▶ [Problem requirements]: Transcribe the listing below exactly, leaving nothing out.

▶ [Supplied data]:
--- START ---

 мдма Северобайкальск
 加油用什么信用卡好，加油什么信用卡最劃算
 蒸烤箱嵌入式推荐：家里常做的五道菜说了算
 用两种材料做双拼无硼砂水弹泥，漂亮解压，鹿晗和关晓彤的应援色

--- END ---

▶ [Response area]:
 мдма Северобайкальск
 加油用什么信用卡好，加油什么信用卡最劃算
 蒸烤箱嵌入式推荐：家里常做的五道菜说了算
 用两种材料做双拼无硼砂水弹泥，漂亮解压，鹿晗和关晓彤的应援色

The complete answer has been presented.